The CLUSTER Procedure

FREQ Statement

  • FREQ variable;

If one variable in the input data set represents the frequency of occurrence for other values in the observation, specify the variable’s name in a FREQ statement. PROC CLUSTER then treats the data set as if each observation appeared n times, where n is the value of the FREQ variable for the observation. Noninteger values of the FREQ variable are truncated to the largest integer less than the FREQ value.

If you omit the FREQ statement but the DATA= data set contains a variable called _FREQ_, then frequencies are obtained from the _FREQ_ variable. If neither a FREQ statement nor an _FREQ_ variable is present, each observation is assumed to have a frequency of one.

If each observation in the DATA= data set represents a cluster (for example, clusters formed by PROC FASTCLUS), the variable specified in the FREQ statement should give the number of original observations in each cluster.

If you specify the RMSSTD statement, a FREQ statement is required.

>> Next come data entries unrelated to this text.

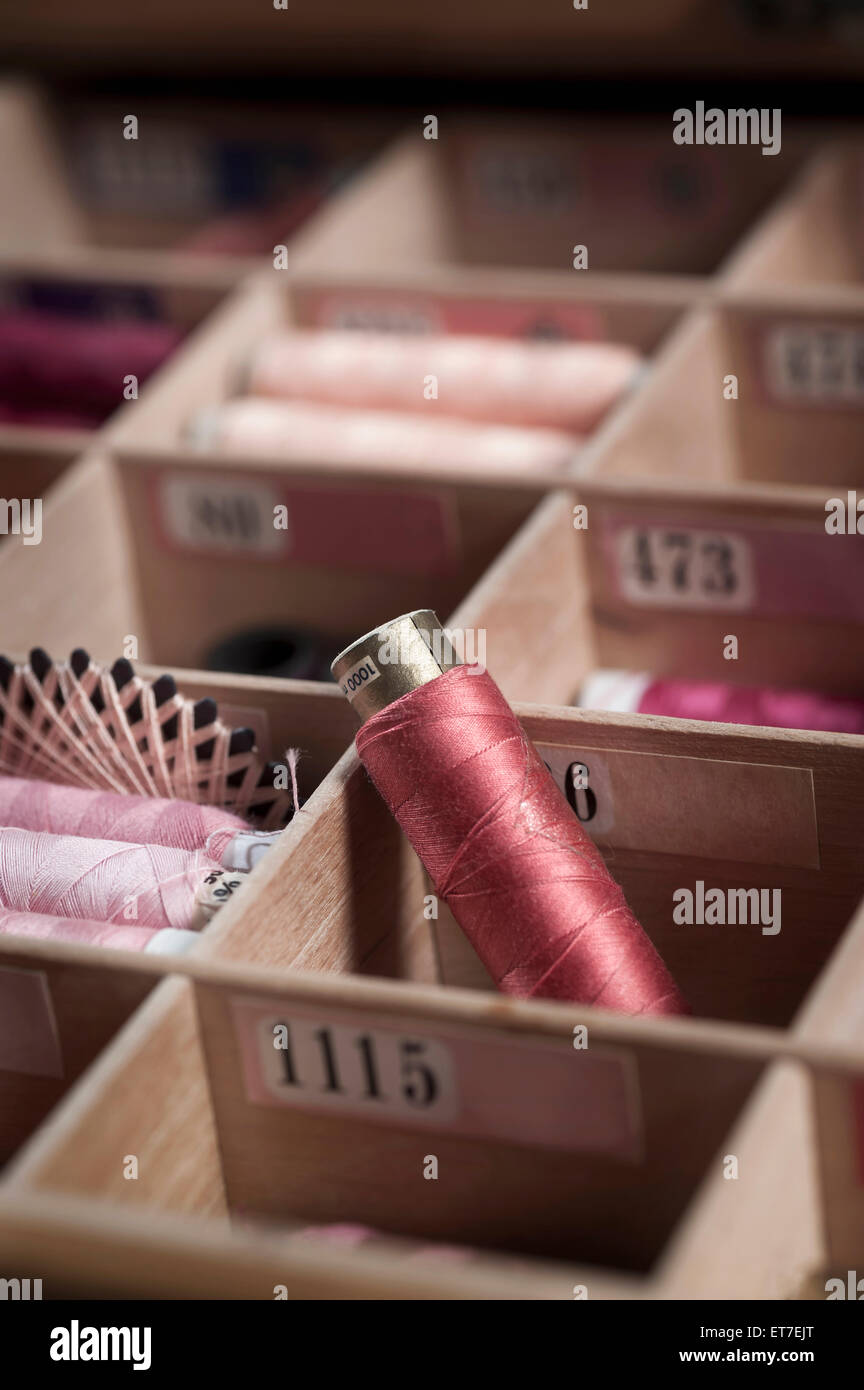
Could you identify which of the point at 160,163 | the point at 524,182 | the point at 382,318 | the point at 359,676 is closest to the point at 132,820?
the point at 359,676

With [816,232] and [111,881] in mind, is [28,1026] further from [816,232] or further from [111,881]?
[816,232]

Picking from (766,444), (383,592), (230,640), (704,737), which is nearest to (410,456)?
(383,592)

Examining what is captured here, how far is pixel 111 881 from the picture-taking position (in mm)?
1384

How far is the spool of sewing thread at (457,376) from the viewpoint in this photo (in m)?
2.12

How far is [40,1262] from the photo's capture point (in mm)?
1077

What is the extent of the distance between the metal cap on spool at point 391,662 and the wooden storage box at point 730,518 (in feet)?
1.61

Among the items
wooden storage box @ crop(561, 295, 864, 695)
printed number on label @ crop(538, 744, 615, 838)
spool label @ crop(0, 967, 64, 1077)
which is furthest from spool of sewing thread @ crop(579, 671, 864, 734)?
spool label @ crop(0, 967, 64, 1077)

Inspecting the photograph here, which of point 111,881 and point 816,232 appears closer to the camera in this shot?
point 111,881

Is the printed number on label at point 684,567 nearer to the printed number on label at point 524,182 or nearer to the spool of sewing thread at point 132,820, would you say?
the spool of sewing thread at point 132,820

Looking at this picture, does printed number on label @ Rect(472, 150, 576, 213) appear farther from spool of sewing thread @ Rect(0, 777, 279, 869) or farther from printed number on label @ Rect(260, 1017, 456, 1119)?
printed number on label @ Rect(260, 1017, 456, 1119)

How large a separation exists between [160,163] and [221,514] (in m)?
1.16

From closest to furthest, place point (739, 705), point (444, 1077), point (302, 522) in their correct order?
point (444, 1077)
point (739, 705)
point (302, 522)

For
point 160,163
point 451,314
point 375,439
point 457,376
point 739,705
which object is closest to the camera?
point 739,705
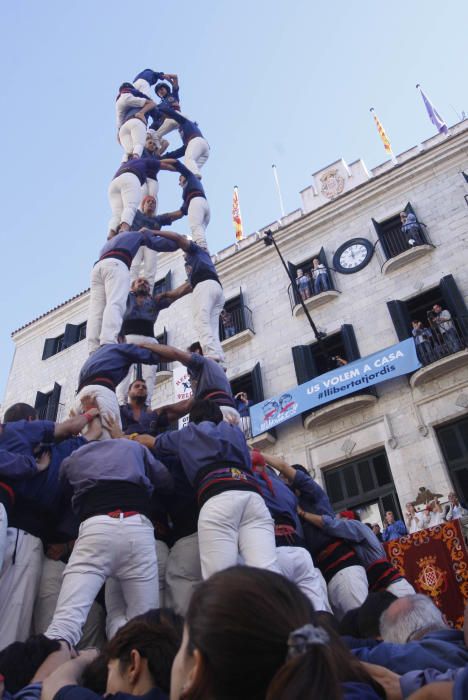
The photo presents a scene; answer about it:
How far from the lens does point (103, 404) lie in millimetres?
5797

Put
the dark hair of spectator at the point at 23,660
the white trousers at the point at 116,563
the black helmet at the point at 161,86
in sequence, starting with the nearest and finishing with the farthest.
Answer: the dark hair of spectator at the point at 23,660 < the white trousers at the point at 116,563 < the black helmet at the point at 161,86

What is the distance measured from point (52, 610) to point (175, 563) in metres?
0.96

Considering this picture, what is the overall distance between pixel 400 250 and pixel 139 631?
16.6 metres

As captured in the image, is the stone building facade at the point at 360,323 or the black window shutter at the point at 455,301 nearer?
the stone building facade at the point at 360,323

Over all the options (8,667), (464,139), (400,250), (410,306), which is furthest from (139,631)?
(464,139)

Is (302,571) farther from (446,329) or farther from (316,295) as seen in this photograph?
(316,295)

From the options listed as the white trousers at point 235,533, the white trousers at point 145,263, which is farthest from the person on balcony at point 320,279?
the white trousers at point 235,533

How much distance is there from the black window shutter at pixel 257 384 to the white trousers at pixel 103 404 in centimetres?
1184

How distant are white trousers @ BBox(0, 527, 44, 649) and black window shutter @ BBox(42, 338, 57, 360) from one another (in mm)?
21032

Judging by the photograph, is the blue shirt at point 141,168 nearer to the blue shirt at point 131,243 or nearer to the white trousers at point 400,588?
the blue shirt at point 131,243

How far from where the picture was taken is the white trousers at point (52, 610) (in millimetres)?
4520

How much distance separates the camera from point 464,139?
18.6 meters

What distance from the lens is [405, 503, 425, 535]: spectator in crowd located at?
1223 centimetres

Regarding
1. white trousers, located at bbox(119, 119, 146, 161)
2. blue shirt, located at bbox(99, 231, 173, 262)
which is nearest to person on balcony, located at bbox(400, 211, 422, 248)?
white trousers, located at bbox(119, 119, 146, 161)
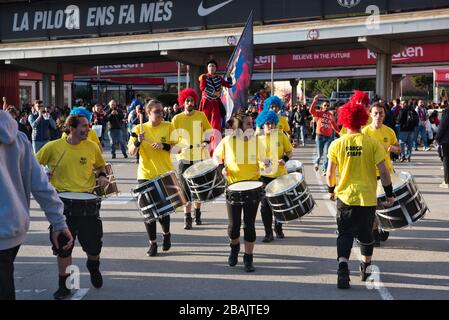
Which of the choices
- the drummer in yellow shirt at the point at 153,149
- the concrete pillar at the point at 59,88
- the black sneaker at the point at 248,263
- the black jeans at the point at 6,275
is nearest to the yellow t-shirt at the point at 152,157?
the drummer in yellow shirt at the point at 153,149

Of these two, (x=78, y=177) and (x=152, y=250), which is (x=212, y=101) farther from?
(x=78, y=177)

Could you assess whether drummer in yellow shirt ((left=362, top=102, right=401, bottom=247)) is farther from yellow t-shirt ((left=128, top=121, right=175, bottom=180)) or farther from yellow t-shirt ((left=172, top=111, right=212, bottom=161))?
yellow t-shirt ((left=128, top=121, right=175, bottom=180))

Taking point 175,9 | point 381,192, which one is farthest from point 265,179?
point 175,9

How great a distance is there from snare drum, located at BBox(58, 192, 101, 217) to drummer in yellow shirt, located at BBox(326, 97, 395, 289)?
238 centimetres

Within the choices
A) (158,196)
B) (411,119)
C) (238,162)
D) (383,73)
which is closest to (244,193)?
(238,162)

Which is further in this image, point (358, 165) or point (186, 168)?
point (186, 168)

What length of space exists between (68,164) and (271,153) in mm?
2814

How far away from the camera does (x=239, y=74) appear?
11.7 metres

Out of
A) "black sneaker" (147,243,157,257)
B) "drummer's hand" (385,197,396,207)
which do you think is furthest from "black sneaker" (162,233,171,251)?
"drummer's hand" (385,197,396,207)

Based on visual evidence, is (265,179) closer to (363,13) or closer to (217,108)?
(217,108)

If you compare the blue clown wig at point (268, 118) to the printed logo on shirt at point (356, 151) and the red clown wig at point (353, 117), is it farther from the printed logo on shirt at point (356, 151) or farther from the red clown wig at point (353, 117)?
the printed logo on shirt at point (356, 151)

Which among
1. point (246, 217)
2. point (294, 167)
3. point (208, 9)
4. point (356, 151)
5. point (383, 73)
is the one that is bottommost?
point (246, 217)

A FREQ statement or _FREQ_ variable is required when you specify the HYBRID option.

With most clustering methods, the same clusters are obtained from a data set with a FREQ variable as from a similar data set without a FREQ variable, if each observation is repeated as many times as the value of the FREQ variable in the first data set. The FLEXIBLE method can yield different results due to the nature of the combinatorial formula. The DENSITY and TWOSTAGE methods are also exceptions because two identical observations can be absorbed one at a time by a cluster with a higher density. If you are using a FREQ statement with either the DENSITY or TWOSTAGE method, see the MODE=option for details.